▶ TASK ITEM: If an entry includes an image, drop the image and copy the rest verbatim.

▶ TASK INPUT:
• • •

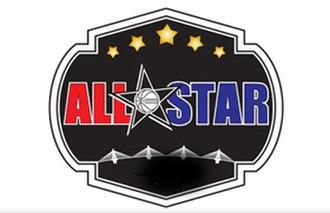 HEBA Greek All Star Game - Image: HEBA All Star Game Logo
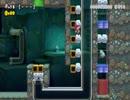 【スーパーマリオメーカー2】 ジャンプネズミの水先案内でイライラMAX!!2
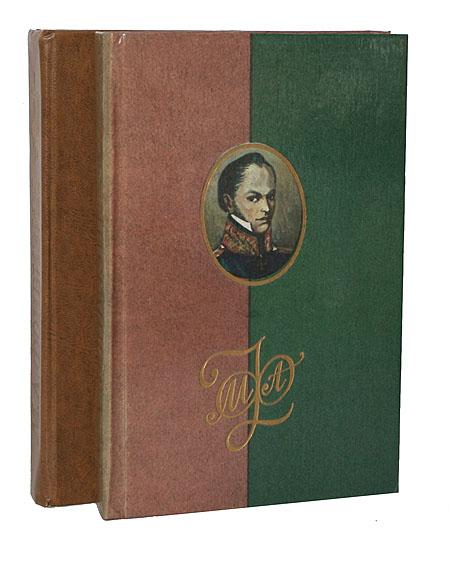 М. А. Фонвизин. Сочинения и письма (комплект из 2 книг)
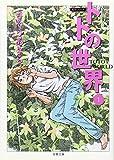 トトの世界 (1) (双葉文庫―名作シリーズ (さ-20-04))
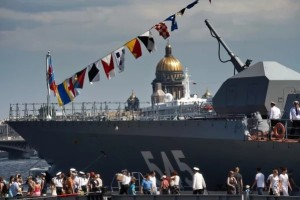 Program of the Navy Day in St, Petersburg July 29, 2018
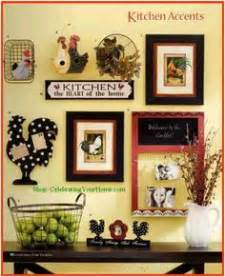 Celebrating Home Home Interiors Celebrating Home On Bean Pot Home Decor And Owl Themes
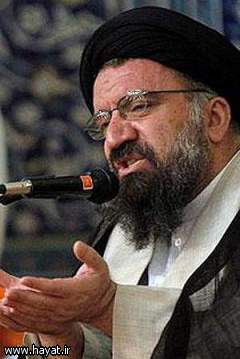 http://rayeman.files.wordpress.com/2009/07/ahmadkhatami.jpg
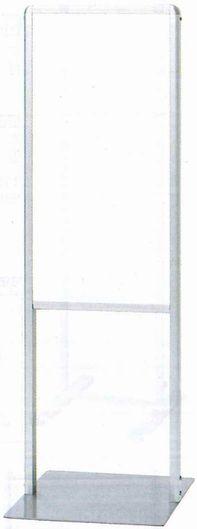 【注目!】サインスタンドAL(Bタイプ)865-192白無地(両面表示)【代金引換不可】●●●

• • •

▶ SOLUTION TO THIS EXERCISE:
 HEBA Greek All Star Game - Image: HEBA All Star Game Logo
 【スーパーマリオメーカー2】 ジャンプネズミの水先案内でイライラMAX!!2
 М. А. Фонвизин. Сочинения и письма (комплект из 2 книг)
 トトの世界 (1) (双葉文庫―名作シリーズ (さ-20-04))
 Program of the Navy Day in St, Petersburg July 29, 2018
 Celebrating Home Home Interiors Celebrating Home On Bean Pot Home Decor And Owl Themes
 http://rayeman.files.wordpress.com/2009/07/ahmadkhatami.jpg
 【注目!】サインスタンドAL(Bタイプ)865-192白無地(両面表示)【代金引換不可】●●●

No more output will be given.